→ REQUIRED TASKS:
1. According to the reflection on God's love and power, which Psalm passage does the writer quote?
2. Return the part of the reflection on God's love and power that opens with the words containing "There was one" and closes with "n every side.", copied word for word.

→ ARTICLE:
===

There was one thing in particular which she said that I found to be quite thought provoking.  I am paraphrasing, but she said something like "In the 1960s God became nice" or "friendly" or some such word.  She was describing perhaps a social and cultural phenomenon where God's wrath or judgment has been given less focus, while his love and acceptance has been emphasized.

I thought of this again this morning while reading the Psalms.  Contrasted with the nice or friendly God I read this:

A fire goes before him
and burns up his enemies o n every side.
His lightnings light up the world;
the earth sees it and is afraid.
The mountains melt like wax at the presence of the Lord
at the presence of the Lord of the whole earth.
Psalm 97:3-5

Feels a little less friendly.

Now I quite understand the emphasis on this God of love.  St. John says in his first  epistle that God is love. (Not, as C.S. Lewis points out, Love is God, but I digress.)  The work of Jesus' sacrifice on the cross is the ultimate expression of a God who loves us and longs for us to be in relationship with him.  Too heavy an emphasis on the wrath of God and his judgment might indeed intimidate anyone from every wanting to approach him.

But we simply cannot erase the picture of God as the one in whose presence the mountains melt like wax.  The biblical witness of God includes his power and his holiness.  As we approach God it is critical to remember, as "friendly" as he is, he is totally other than us.  Jesus tells us we are his friends, but it is wise to remember the might, majesty and power of this particular friend.

Mountains melting like wax at his presence serves to underline the inestimable love he has for us.  I am wildly less substantial than a mountain. If the mountains melt, what chance is there for me? (Reminds me of Isaiah's "woe is me" in chapter 6 of that excellent book.)  And yet, because of his love for us in Jesus, we might be in his presence and not be undone.

There is a balanced road we walk between the terrifying, unapproachable God and God as our bro.  The one may well keep us from him; the other is just too familiar.  He is hidden in light inaccessible, as the hymn suggests AND he is our Father in heaven, as Jesus taught us to pray.

===

→ LISTING:
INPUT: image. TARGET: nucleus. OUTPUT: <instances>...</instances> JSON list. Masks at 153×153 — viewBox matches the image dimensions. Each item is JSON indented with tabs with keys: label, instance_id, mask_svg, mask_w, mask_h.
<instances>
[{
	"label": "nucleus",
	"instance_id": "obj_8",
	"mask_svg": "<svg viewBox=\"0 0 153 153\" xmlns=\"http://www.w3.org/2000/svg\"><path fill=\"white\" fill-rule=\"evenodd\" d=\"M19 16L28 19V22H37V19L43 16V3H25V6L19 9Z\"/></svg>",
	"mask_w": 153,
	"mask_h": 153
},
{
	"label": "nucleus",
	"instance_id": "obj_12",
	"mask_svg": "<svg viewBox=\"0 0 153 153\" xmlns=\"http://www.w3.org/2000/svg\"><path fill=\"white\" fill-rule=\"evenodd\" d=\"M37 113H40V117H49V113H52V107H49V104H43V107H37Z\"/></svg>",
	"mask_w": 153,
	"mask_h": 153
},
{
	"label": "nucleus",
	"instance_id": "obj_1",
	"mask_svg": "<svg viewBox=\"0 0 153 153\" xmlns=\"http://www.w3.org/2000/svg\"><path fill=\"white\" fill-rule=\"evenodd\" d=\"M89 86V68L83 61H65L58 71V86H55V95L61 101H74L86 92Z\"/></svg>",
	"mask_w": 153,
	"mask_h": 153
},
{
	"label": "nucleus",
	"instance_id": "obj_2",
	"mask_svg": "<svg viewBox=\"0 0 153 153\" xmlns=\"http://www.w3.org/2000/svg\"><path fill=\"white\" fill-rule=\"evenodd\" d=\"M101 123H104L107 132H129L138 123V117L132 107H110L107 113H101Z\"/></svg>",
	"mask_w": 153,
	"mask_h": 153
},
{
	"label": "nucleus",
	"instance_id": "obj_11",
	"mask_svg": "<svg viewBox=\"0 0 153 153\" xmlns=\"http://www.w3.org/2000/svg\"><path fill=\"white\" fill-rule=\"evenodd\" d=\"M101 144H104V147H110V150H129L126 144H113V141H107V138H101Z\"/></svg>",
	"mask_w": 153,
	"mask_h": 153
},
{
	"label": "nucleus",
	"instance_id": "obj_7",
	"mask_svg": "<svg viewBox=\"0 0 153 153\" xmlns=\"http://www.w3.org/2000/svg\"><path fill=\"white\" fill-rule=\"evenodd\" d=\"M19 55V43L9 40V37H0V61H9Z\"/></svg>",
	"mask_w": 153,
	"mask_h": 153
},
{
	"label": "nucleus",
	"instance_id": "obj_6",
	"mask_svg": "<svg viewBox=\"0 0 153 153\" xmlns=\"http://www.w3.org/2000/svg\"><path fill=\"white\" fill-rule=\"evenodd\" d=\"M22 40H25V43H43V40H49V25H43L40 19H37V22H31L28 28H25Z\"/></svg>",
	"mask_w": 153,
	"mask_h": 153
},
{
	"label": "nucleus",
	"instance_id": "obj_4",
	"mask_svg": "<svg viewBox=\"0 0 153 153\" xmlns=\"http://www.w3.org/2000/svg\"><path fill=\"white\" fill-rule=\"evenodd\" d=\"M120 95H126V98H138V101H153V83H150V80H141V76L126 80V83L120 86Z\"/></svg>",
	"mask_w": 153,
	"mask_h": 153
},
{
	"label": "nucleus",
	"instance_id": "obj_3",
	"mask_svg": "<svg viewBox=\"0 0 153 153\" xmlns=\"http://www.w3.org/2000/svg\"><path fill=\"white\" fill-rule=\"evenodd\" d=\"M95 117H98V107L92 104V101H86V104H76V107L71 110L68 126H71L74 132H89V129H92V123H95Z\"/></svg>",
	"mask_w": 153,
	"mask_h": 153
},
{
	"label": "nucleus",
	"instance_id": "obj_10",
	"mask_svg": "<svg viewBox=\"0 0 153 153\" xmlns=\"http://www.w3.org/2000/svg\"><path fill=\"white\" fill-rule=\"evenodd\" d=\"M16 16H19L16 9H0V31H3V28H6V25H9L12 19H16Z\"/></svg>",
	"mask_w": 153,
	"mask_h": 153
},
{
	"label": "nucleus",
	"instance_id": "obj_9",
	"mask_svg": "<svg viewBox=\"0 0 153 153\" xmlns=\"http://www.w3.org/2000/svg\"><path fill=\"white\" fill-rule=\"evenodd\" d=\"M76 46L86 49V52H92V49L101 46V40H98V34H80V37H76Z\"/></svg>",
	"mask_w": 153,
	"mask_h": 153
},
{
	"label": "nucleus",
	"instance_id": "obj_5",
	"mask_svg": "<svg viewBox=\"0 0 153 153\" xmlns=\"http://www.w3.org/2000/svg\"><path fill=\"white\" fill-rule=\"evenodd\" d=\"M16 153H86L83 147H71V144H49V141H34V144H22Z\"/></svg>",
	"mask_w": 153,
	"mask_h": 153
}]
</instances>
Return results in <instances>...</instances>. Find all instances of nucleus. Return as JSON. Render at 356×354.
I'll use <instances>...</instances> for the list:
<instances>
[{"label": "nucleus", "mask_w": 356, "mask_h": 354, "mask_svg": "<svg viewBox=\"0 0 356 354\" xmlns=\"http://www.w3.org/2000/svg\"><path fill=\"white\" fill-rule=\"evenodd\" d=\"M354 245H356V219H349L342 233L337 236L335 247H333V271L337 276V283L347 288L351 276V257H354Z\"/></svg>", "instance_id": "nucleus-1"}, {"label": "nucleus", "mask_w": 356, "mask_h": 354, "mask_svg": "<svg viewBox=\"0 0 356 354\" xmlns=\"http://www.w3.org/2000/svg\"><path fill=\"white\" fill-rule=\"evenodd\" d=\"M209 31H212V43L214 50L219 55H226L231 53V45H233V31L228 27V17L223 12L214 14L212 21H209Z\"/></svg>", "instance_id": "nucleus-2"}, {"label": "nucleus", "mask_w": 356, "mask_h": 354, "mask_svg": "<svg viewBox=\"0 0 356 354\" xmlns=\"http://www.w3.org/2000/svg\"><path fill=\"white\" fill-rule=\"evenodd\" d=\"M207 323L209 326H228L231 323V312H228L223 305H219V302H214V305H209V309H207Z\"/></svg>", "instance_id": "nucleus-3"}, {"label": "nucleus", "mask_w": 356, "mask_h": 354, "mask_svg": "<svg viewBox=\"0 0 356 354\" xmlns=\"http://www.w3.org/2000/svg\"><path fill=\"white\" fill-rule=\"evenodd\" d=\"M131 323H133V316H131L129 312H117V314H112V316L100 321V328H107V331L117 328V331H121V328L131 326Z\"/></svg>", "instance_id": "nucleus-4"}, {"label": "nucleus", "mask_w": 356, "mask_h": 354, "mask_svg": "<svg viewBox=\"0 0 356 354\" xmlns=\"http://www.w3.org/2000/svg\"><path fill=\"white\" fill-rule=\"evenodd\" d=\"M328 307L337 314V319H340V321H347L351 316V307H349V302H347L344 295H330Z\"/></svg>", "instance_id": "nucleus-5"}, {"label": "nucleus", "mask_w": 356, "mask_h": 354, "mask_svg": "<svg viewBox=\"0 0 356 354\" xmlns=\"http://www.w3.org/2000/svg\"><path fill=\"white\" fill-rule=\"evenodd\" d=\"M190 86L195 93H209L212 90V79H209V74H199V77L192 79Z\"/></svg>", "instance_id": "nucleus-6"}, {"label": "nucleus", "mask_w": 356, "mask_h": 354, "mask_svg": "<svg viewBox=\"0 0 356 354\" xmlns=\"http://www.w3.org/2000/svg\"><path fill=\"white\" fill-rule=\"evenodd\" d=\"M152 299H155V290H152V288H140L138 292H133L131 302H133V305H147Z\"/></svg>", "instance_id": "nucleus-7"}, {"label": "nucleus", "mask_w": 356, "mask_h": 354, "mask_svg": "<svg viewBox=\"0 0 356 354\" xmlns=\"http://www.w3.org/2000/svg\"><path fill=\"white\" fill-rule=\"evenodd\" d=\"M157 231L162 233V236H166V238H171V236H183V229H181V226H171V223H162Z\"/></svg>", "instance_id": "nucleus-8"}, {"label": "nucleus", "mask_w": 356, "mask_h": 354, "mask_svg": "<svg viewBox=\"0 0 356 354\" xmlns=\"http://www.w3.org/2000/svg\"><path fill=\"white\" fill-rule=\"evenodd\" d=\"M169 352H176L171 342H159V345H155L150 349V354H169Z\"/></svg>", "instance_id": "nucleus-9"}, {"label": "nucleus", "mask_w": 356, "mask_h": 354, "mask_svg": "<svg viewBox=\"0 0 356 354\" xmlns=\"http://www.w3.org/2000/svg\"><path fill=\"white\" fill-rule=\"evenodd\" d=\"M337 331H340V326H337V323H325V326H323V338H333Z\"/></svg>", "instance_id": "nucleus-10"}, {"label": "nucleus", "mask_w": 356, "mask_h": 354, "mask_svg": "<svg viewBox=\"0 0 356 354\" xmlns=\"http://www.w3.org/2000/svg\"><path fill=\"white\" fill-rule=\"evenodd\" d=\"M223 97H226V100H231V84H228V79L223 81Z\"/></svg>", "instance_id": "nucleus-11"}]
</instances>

===

→ ANSWERS FOR THE EXERCISE:
1. Psalm 97:3-5

2.
There was one thing in particular which she said that I found to be quite thought provoking.  I am paraphrasing, but she said something like "In the 1960s God became nice" or "friendly" or some such word.  She was describing perhaps a social and cultural phenomenon where God's wrath or judgment has been given less focus, while his love and acceptance has been emphasized.

I thought of this again this morning while reading the Psalms.  Contrasted with the nice or friendly God I read this:

A fire goes before him
and burns up his enemies o n every side.